Inference Engine Python API

The Inference Engine Python API reference.

This is a preview of the Modular Inference Engine. It is not publicly available yet and APIs are subject to change.

If you’re interested, please sign up for early access.

Executing a model with the Modular Inference Engine is easy:

  1. Create an InferenceSession and load a TensorFlow or PyTorch model with InferenceSession.load().

  2. Then run it by calling Model.execute() and passing your input data. This function returns the model output.

That’s it.

To see some code in action, see the Python get started guide.

class modular.engine.InferenceSession(num_threads: Optional[int] = None)

Manages an inference session in which you can load and run models.

Parameters:

num_threads (Optional[int]) – Number of threads to use for the inference session. This parameter defaults to the number of physical cores on your machine.

load(model_path: Union[str, Path]) Model

Loads a trained model and compiles it for inference.

Parameters:

model_path (Union[str, pathlib.Path]) – Path to a model. May be a TensorFlow model in the SavedModel format or a traceable PyTorch model.

Returns:

The loaded model, compiled and ready to execute.

Return type:

Model

Raises:

RuntimeError – If the path provided is invalid.

class modular.engine.Model

A loaded model that you can execute.

You should not instantiate this class directly. Instead, create a Model by passing your model file to InferenceSession.load(). Then you can run the model by passing your input data to Model.execute().

execute(*args) None

Executes the model with the provided input and returns outputs.

Parameters:

*args – Input tensors as ndarray data.

Returns:

Output tensors.

Return type:

ndarray

Raises:

RuntimeError – If the input tensors don’t match what the model expects.

property input_metadata: List[TensorSpec]

Metadata about the input tensors that the model accepts.

You can use this to query the tensor shapes and data types like this:

for tensor in model.input_metadata:
    print(f'shape: {tensor.shape}, dtype: {tensor.dtype}')
class modular.engine.TensorSpec

Defines the properties of a tensor, namely its shape and data type.

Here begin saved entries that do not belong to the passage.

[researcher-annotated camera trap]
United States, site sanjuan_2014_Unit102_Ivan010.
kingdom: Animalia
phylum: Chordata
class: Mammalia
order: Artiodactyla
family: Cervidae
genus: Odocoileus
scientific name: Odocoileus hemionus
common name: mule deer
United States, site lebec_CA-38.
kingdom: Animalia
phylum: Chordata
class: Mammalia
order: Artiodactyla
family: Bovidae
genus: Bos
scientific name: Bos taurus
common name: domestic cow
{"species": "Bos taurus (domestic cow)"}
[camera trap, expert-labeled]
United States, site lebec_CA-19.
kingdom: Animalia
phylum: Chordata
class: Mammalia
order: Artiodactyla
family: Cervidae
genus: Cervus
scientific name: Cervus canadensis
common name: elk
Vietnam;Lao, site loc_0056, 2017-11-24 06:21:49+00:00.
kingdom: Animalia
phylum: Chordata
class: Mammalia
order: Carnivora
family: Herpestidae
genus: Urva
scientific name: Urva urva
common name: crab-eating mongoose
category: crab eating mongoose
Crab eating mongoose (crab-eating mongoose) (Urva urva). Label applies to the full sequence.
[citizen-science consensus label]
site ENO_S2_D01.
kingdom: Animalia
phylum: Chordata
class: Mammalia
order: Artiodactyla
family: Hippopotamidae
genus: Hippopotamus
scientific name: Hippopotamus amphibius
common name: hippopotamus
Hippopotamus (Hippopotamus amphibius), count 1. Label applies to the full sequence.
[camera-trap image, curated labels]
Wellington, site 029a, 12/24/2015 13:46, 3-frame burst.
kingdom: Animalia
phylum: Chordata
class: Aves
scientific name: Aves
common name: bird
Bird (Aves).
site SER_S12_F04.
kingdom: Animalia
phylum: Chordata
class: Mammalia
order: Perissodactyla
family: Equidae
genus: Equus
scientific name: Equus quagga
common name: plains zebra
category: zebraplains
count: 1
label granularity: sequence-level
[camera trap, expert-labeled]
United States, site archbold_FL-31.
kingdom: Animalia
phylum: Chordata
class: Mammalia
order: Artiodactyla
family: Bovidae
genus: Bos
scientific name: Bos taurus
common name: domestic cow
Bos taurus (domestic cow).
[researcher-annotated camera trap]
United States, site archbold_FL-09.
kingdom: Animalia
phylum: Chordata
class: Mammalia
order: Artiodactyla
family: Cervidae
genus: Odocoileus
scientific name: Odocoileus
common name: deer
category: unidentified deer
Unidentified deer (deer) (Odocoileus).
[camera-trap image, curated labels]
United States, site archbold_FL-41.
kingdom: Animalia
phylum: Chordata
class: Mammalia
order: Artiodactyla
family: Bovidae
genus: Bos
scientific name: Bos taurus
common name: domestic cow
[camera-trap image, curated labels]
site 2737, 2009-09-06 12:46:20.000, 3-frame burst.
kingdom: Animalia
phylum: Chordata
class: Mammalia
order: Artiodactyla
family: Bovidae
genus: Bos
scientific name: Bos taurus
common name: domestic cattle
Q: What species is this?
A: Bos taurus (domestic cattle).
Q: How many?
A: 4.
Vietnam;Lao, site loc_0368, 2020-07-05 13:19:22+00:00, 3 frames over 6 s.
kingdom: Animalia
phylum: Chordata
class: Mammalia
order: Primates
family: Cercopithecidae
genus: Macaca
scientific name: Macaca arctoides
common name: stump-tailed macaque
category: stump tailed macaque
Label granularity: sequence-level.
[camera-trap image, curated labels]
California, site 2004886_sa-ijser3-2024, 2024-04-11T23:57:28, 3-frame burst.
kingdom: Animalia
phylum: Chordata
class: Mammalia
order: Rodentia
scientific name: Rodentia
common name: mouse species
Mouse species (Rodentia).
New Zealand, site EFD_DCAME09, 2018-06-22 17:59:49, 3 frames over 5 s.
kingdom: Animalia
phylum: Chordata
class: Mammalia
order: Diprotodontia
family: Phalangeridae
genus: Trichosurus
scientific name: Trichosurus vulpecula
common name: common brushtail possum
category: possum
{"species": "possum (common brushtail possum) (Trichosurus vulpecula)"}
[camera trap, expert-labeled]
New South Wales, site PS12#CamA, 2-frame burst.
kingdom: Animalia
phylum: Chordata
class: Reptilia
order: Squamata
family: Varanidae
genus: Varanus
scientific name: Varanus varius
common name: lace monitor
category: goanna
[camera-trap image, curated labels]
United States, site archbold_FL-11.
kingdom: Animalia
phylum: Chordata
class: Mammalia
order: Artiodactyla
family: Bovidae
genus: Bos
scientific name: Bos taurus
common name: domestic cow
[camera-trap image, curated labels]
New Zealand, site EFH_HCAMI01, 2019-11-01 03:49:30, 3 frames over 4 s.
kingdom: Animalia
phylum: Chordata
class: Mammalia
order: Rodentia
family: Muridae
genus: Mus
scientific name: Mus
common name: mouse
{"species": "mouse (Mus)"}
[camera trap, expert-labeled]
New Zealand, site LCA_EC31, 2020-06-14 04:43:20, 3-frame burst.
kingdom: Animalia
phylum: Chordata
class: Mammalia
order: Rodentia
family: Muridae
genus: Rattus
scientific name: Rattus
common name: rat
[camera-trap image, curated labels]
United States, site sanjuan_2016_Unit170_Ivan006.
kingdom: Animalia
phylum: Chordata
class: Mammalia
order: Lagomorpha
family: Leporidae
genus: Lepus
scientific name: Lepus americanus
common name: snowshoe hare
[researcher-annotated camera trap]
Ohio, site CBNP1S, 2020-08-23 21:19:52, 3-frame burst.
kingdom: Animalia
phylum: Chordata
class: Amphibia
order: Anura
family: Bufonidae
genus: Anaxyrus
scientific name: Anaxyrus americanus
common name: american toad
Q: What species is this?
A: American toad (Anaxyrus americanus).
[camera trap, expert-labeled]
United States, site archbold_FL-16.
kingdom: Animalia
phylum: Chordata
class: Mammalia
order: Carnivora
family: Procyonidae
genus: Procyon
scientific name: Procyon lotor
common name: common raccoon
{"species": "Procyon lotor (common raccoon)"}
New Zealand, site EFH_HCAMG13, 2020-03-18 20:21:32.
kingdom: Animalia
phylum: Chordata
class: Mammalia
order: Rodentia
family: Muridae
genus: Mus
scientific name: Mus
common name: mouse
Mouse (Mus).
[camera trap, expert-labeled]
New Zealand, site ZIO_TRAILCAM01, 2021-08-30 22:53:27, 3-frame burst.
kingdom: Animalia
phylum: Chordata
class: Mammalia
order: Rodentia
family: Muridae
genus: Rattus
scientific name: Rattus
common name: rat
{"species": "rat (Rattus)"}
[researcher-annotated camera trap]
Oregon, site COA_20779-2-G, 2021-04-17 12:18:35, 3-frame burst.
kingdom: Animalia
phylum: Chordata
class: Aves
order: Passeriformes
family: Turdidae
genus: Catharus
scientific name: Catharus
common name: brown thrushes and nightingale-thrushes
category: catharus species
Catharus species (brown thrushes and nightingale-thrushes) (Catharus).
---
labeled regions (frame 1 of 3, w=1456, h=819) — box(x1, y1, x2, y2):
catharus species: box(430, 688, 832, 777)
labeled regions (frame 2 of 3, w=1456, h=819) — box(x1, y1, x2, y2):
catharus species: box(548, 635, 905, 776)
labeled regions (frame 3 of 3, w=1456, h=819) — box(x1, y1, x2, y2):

You can get a list of TensorSpec objects that specify the input tensors of a Model from Model.input_metadata().

property dtype: DType

A tensor data type.

property shape: List[int]

The shape of the tensor as a list of integers.

If a dimension is indeterminate for a certain axis, such as the first axis of a batched tensor, that axis is denoted by None.

class modular.engine.DType(value)

The tensor data type.

bool = 0
si8 = 1
si16 = 2
si32 = 3
si64 = 4
ui8 = 5
ui16 = 6
ui32 = 7
ui64 = 8
f16 = 9
f32 = 10
f64 = 11